An incipient volunteer tree along the Seine. It looked like a handful of sycamore leaves, actually, it was about a foot tall maybe.

This is the northern half of the Pont Sully, connecting the Ile St Louis to the Right Bank. There were lots of tour boats in the area with lights on and people puttering, getting ready for dinner cruises.

The light is really fading now as we walk along the Seine towards home. Even these goreous leaves are sort of blah in the dim light.


I have no idea what this was about, but it provided interest along the way. There were about 20 of them, mostly in t-shirts and pink lab coats with stuff written on the clothing in crayon or paint. Only the one fellow was made up in a mime face.

Here we are near the Institut du Monde Arabe - the amazing building of Arab culture, which we didn't go in.

This shows some of the celebrated window treatment of the Monde Arabe. Apparently the panels adjust with the intensity of the daylight so the interior stays illuminated to a pre-set quality.
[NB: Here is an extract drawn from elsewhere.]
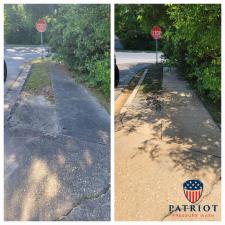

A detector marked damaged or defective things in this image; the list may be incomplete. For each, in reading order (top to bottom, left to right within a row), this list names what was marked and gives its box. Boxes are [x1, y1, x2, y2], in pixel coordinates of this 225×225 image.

cracked pavement [4, 62, 110, 221]
cracked pavement [115, 66, 221, 221]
Someday I'd like to see it. I didn't realize it, but we were now very near the famous Tour d'Argent (Tower of Silver) restaurant (very posh and expensive), and a small museum of "the table," or cutlery or something like that that I'd been intending to see for a long time just because it sounded unusual. I was really tired and no longer checking the map or my walking tour for interesting stops. It was on the Quai de Tournelle, and we'd turned into the Boulevard St-Germain. The museum would most likely have been closed by now anyway.

The Boulevard is very old and is shaded by lots of well-grown leafy trees. It was almost dark, but the camera adjusted, so it looks like there's more light than there is. It was on our way back, nearly to the hotel that I took this photo in the evening light of St-Nicholas-du-Chardonnet, which we'd visited earlier in the day. We'd come nearly full-circle now.

And just beyond St. Nicholas, the final picture of the day. I love the glowing colors. The boulevard was colorful with plenty to look at, although most of the shops along the way were closed. We'd seen so much this first day. I was excited to be here, excited to have seen all that we'd seen on our walk, but I was losing focus, literally. My eyes, like everything else, were tired. It was time to go back, wind down, get a bite to eat, try to sleep if possible, and plan for tomorrow. My feet were starting to scream at me, and I was trying to tell them, "Come on, one more step, one more step, one more step."